Here's an example of the effect on the Superfriendly site:

A journey:

  • The Superfriendly site does it with box-shadow. Turning box-shadow: inset 0 -0.07em 0 #0078d6; into box-shadow: inset 0 -0.85em 0 #a2d5fe; with a transition. Andres Cuervo ported that idea to a Pen. (I forked it to fix the "start offset" idea that was broken-seeming to me on the original).
  • You might be tempted to draw the line with a pseudo-element that's, say, absolutely positioned within the relatively positioned link. Then you animate its height or scaleY or something. Here's that kind of idea. Your enemy here is going to be links that break onto new lines, which box-shadow seems to handle more elegantly.
  • Another idea would be using linear-gradient with hard color stops to kinda "fake" the drawing of a line that's positioned to look like an underline.
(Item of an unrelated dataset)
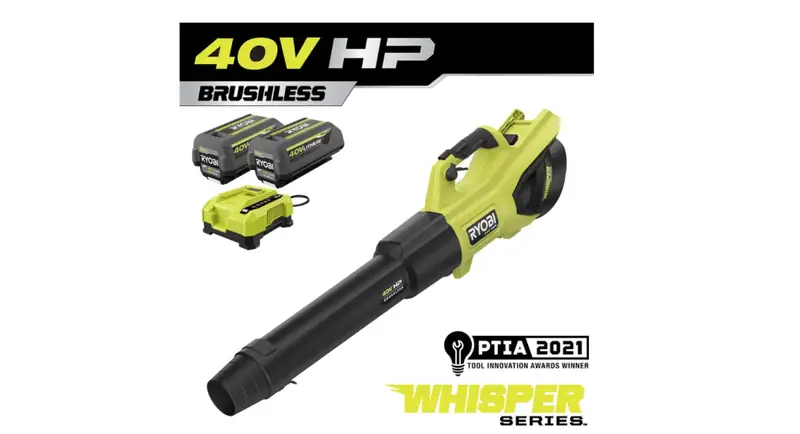 RYOBI 40V HP Brushless Cordless Leaf Blower – 730 CFM Airflow, 190 MPH Speed, Dual 4.0Ah Batteries & Low 57 dB Noise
Then the gradient can be animated to cover the element on hover, probably by moving its background-position. Here's that kind of idea and another example we wrote up a little while back. This handles line breaks nicer than the previous method.
  • The default text-decoration: underline; has a distinct advantage these days: text-decoration-skip-ink! It has become the default behavior for links to have the underlines deftly skip around the decenders in text, making for much nicer looking underlines than any of these techniques (also: borders) can pull off. There are properties that are somewhat new that you may not be aware of that give you more control over the underline that we have traditionally had, like text-decoration-color. But there is more, like thickness and offset, that make this effect possible! Miriam Suzanne has a demo of exactly this, which only works in Firefox Nightly at the moment, but should be making the rounds soon enough.

Summary: If you need to do this effect right now in the most browsers you can, the box-shadow technique is probably best. If it's just an enhancement that can wait a bit, using text-decoration-thickness / text-decoration-offset / text-decoration-color with a transition is a better option for aesthetics, control, and being able to understand the code at first glance.